• REQUIRED ACTIONS:
(a) In the Nuxeo passage, can you reproduce everything from "We wanted to take" down to "create content applications."?
(b) According to the Nuxeo passage, what is Jython?

** Opening PASSAGE block **

Our platform’s flexibility and feature scope combined with the open source aspect of the software ease the life of content app architects and developers. The development model enables a new way of building content apps - one that is easier, cleaner, faster.

Open source ECM is also driving entirely new sources of demand within the content management market. Organizations that previously didn't deploy ECM because of high up-front costs or lack of control over their application building and customizations now have new options.

One alternative approach to allow Nuxeo to use the JVM platform would have been to use Jython, an implementation of Python written in Java that targets the JVM. However this wasn't considered by Nuxeo

We wanted to take the time to actually use our six years of experience building an ECM solution to design and build a complete platform from scratch implementing our vision. It was not only a language move, it was a platform move. We wanted to create a complete ECM platform, designed by developers for developers, to implement the vision of ECM all vendors were talking about but none were actually making a technical reality. When you try to build your software through acquisitions, which is the growth strategy for many proprietary vendors in our space, you don't have a platform, you have a software suite. In the past four years, we've been able to build a complete technical platform to create content applications.

** Closing PASSAGE block **
** Opening EXTRACTED ENTRIES block **

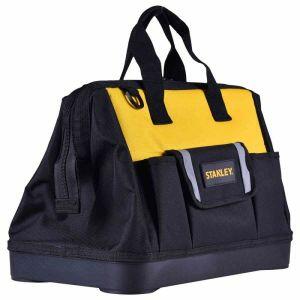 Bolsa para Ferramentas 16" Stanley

** Closing EXTRACTED ENTRIES block **
** Opening EXTRACTED ENTRIES block **

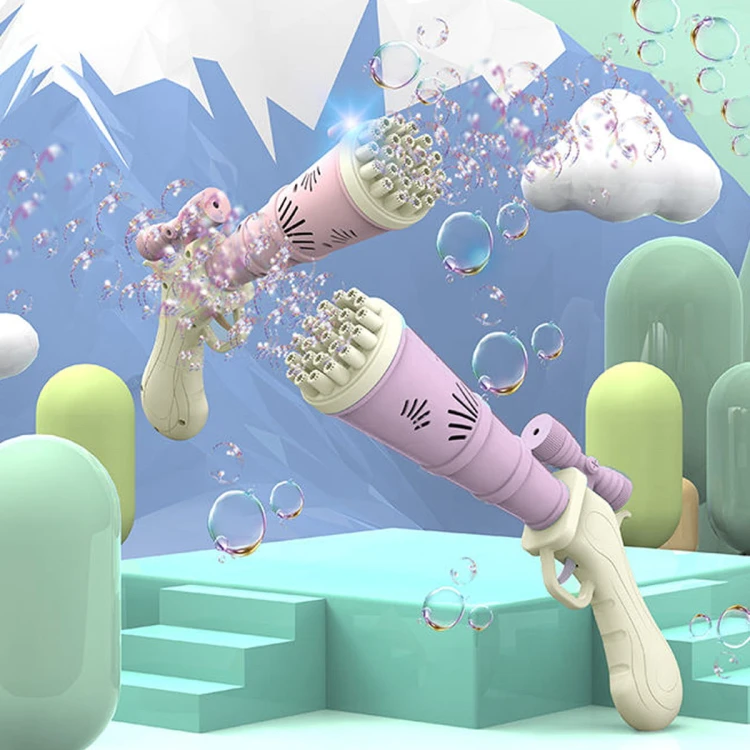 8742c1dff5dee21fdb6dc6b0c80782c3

** Closing EXTRACTED ENTRIES block **

• SOLUTIONS PER TASK:
(a)
We wanted to take the time to actually use our six years of experience building an ECM solution to design and build a complete platform from scratch implementing our vision. It was not only a language move, it was a platform move. We wanted to create a complete ECM platform, designed by developers for developers, to implement the vision of ECM all vendors were talking about but none were actually making a technical reality. When you try to build your software through acquisitions, which is the growth strategy for many proprietary vendors in our space, you don't have a platform, you have a software suite. In the past four years, we've been able to build a complete technical platform to create content applications.

(b) An implementation of Python written in Java that targets the JVM.